Beginning with the line that has "[researcher-annotated camera trap]" and ending with the line that has "site DHP_S1_DWA03, 3-frame burst.", retype the entries below exactly, except for the pictures.

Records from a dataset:
[Start of Attachment]

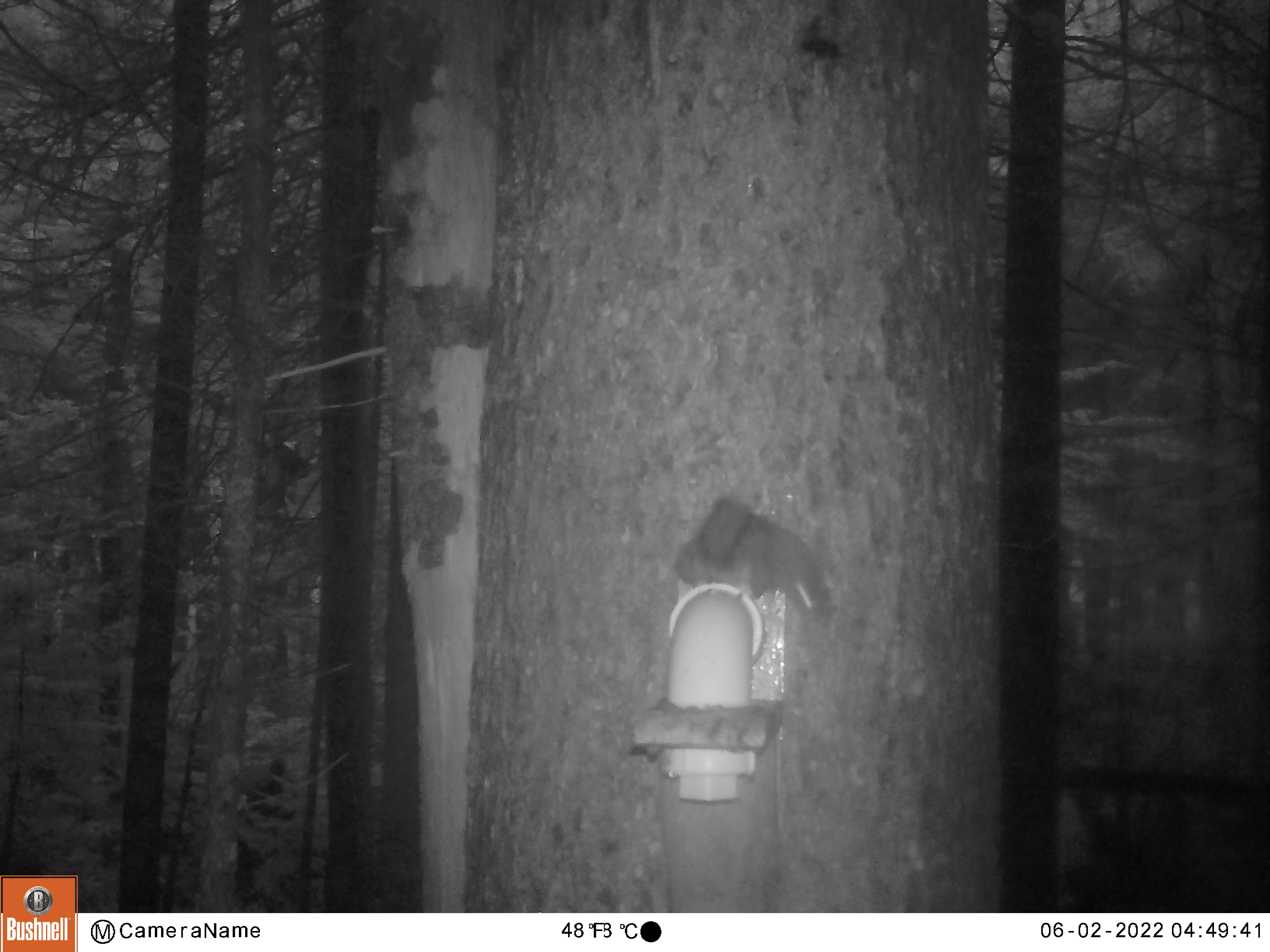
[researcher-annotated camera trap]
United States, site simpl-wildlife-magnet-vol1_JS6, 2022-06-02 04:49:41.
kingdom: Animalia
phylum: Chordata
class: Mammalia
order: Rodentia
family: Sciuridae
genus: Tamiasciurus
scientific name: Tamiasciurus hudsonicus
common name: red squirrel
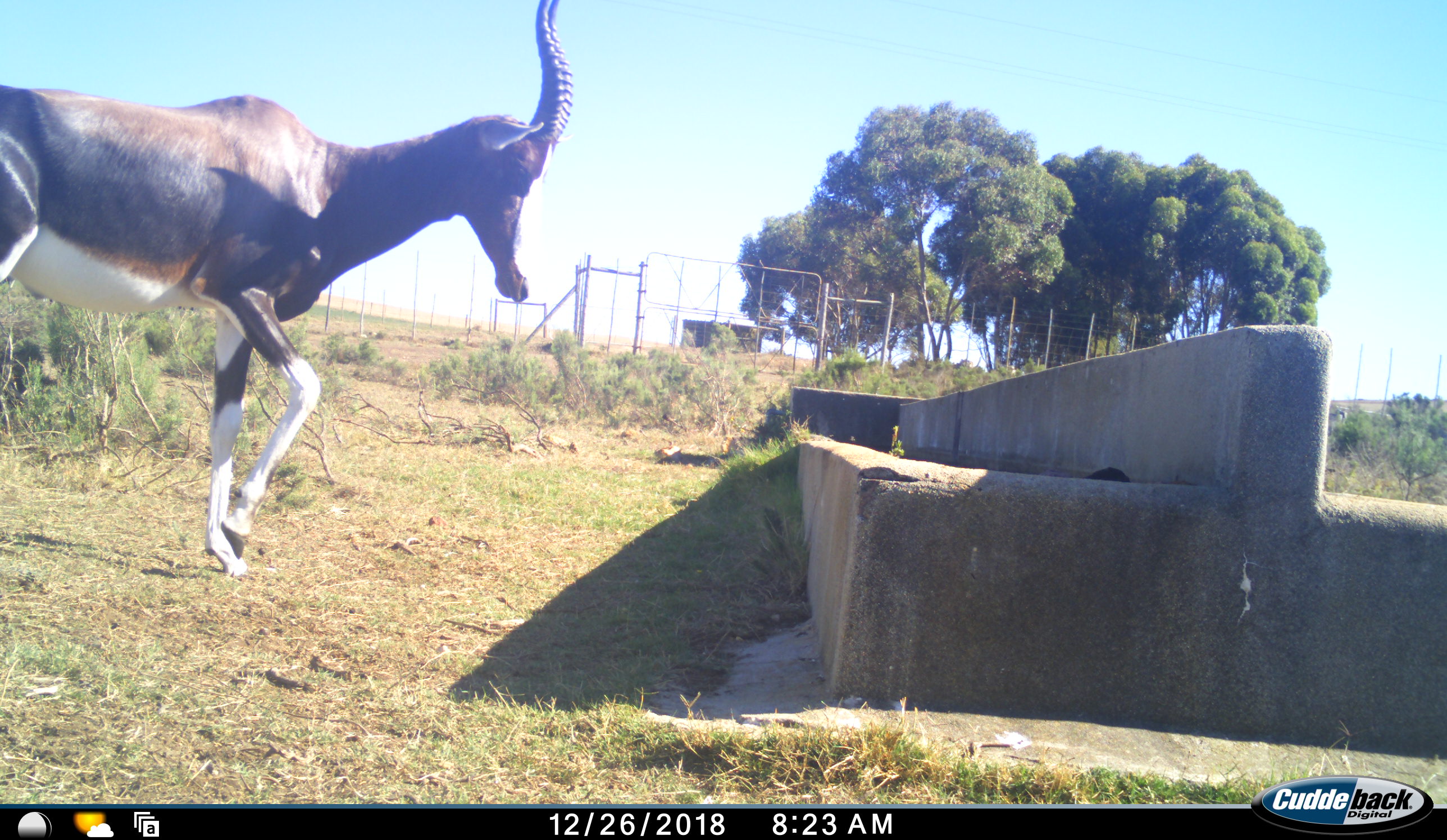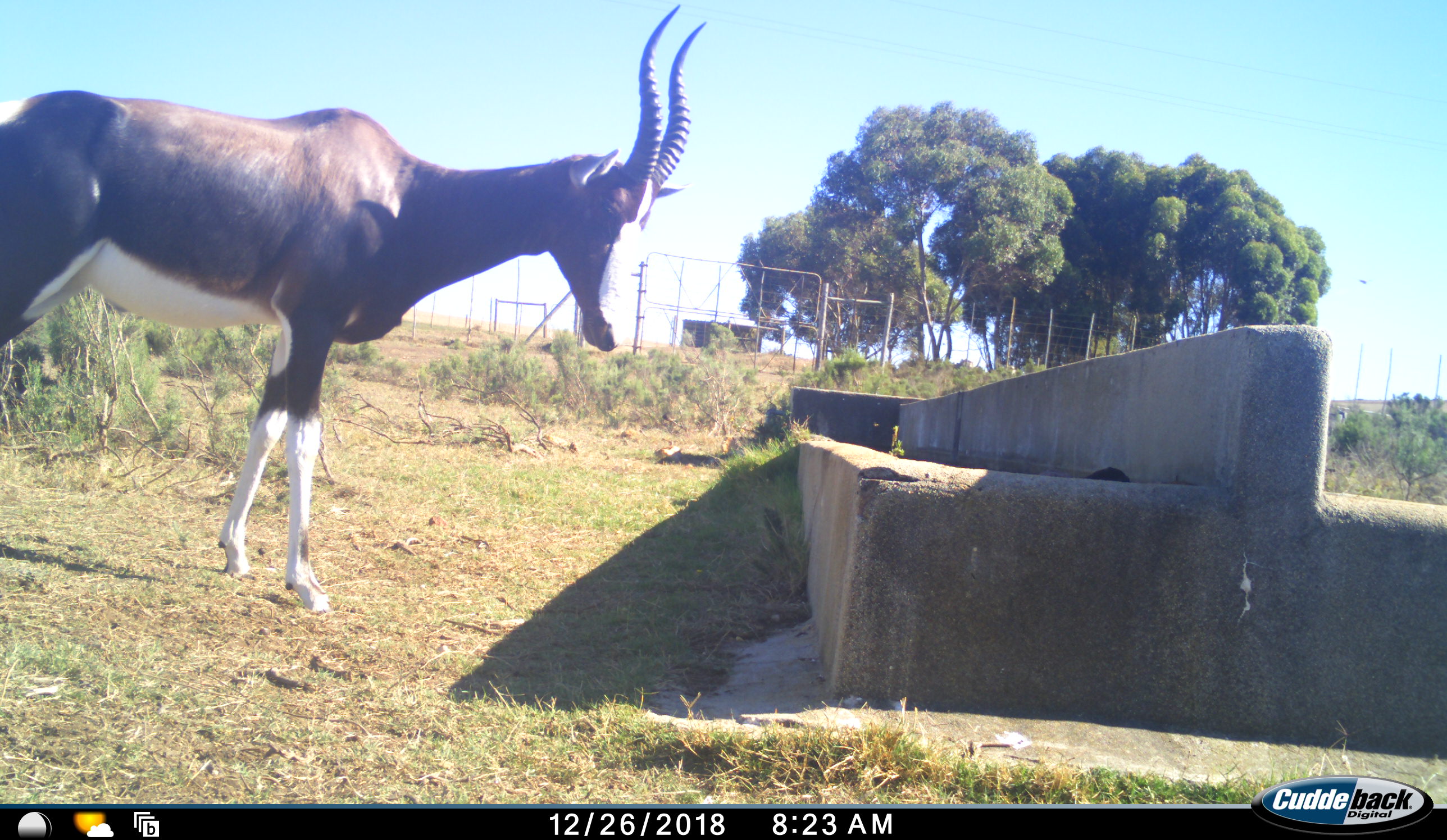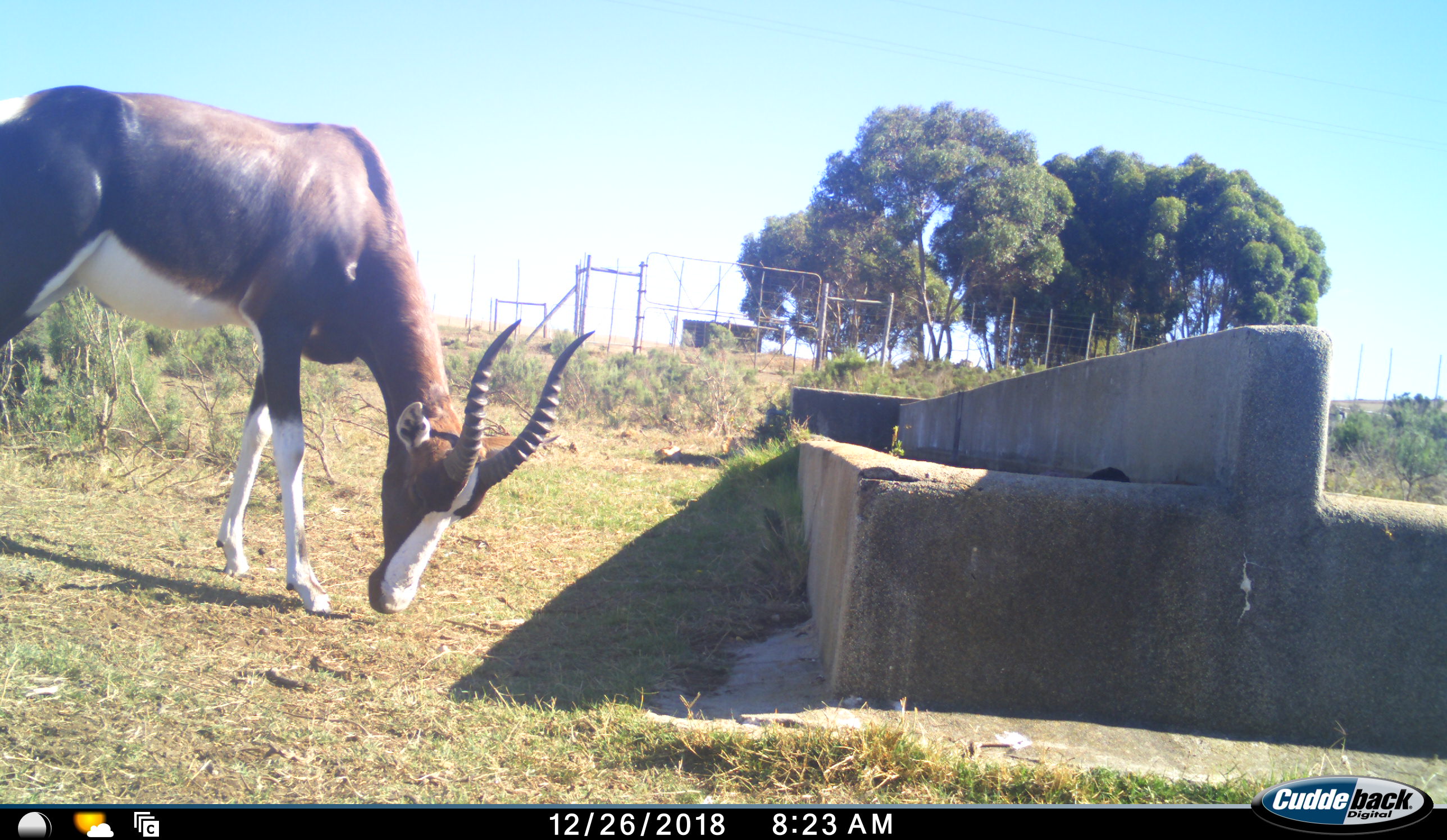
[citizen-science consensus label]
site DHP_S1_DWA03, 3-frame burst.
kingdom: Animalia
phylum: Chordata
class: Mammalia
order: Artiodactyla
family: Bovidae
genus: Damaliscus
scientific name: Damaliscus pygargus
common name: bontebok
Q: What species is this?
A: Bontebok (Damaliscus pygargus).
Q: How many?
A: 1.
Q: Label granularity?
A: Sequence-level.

[End of Attachment]
[Start of Attachment]

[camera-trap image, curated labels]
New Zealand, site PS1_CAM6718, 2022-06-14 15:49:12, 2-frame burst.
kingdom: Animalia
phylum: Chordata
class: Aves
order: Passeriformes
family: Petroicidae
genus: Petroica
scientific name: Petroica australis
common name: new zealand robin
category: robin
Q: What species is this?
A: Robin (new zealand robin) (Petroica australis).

[End of Attachment]

WRITTEN RESPONSE:
[researcher-annotated camera trap]
United States, site simpl-wildlife-magnet-vol1_JS6, 2022-06-02 04:49:41.
kingdom: Animalia
phylum: Chordata
class: Mammalia
order: Rodentia
family: Sciuridae
genus: Tamiasciurus
scientific name: Tamiasciurus hudsonicus
common name: red squirrel
[citizen-science consensus label]
site DHP_S1_DWA03, 3-frame burst.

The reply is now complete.